**Dataset entries**
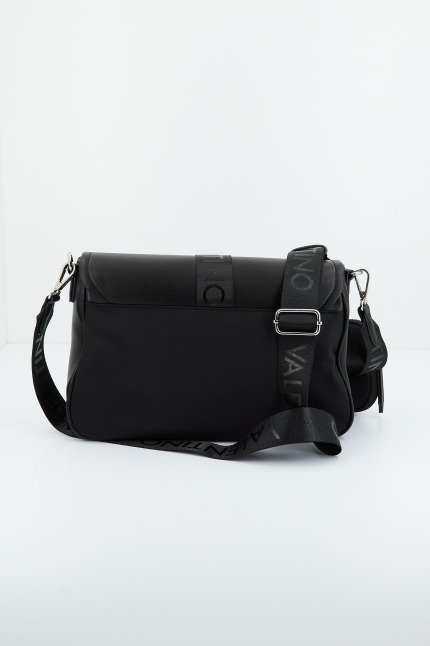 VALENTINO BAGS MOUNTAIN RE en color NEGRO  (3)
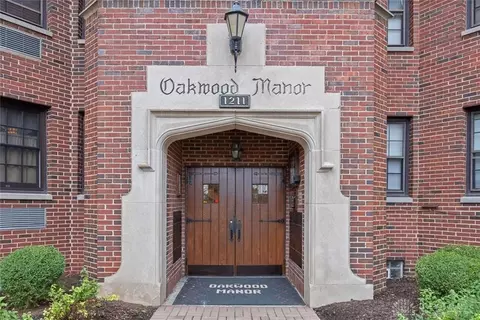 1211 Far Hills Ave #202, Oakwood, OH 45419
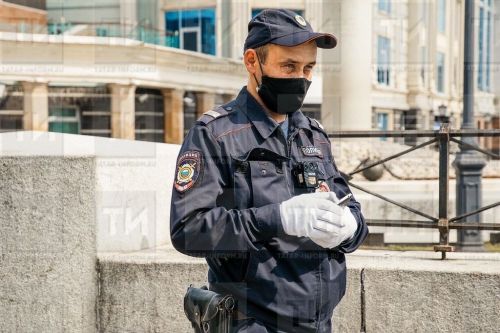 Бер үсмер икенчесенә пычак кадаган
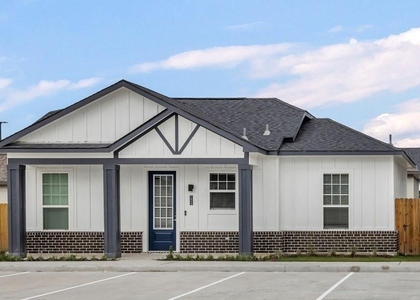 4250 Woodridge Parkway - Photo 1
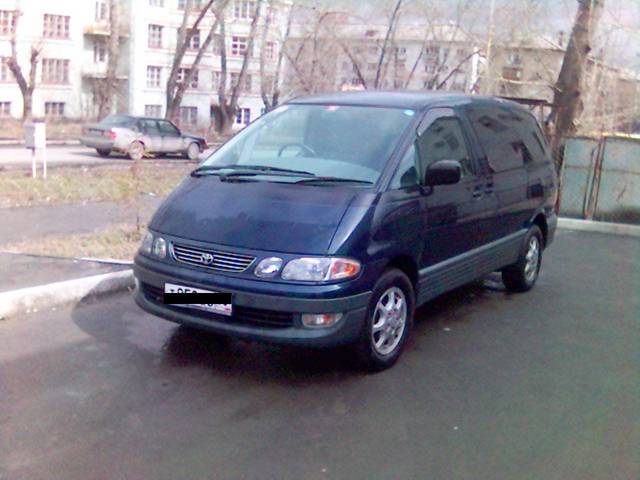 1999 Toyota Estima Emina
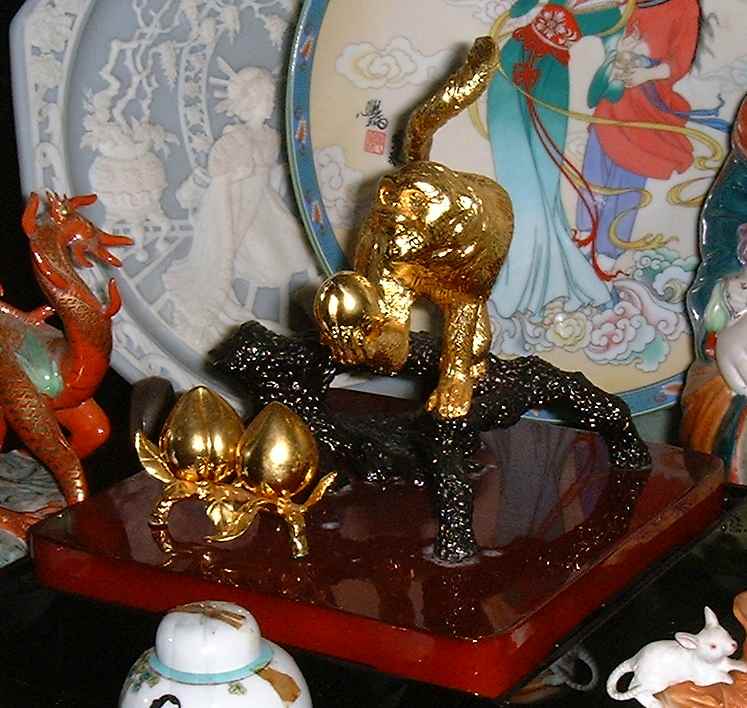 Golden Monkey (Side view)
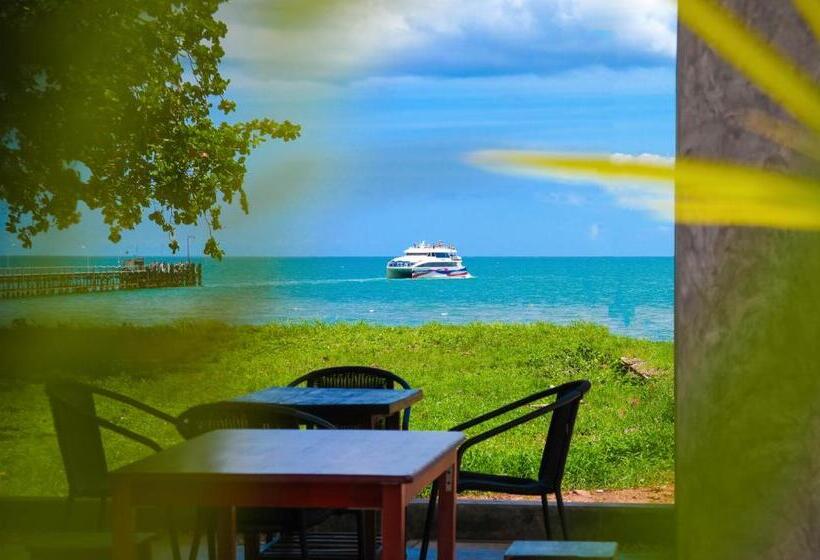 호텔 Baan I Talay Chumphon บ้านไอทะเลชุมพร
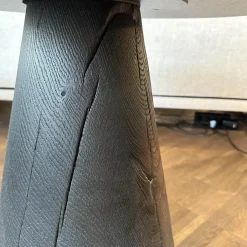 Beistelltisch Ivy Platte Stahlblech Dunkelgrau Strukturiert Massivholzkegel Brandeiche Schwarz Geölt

**Activity**
Can you retype the text of all eight entries above exactly as it appears, with the pictures left out?

**Response to this task**
 VALENTINO BAGS MOUNTAIN RE en color NEGRO  (3)
 1211 Far Hills Ave #202, Oakwood, OH 45419
 Бер үсмер икенчесенә пычак кадаган
 4250 Woodridge Parkway - Photo 1
 1999 Toyota Estima Emina
 Golden Monkey (Side view)
 호텔 Baan I Talay Chumphon บ้านไอทะเลชุมพร
 Beistelltisch Ivy Platte Stahlblech Dunkelgrau Strukturiert Massivholzkegel Brandeiche Schwarz Geölt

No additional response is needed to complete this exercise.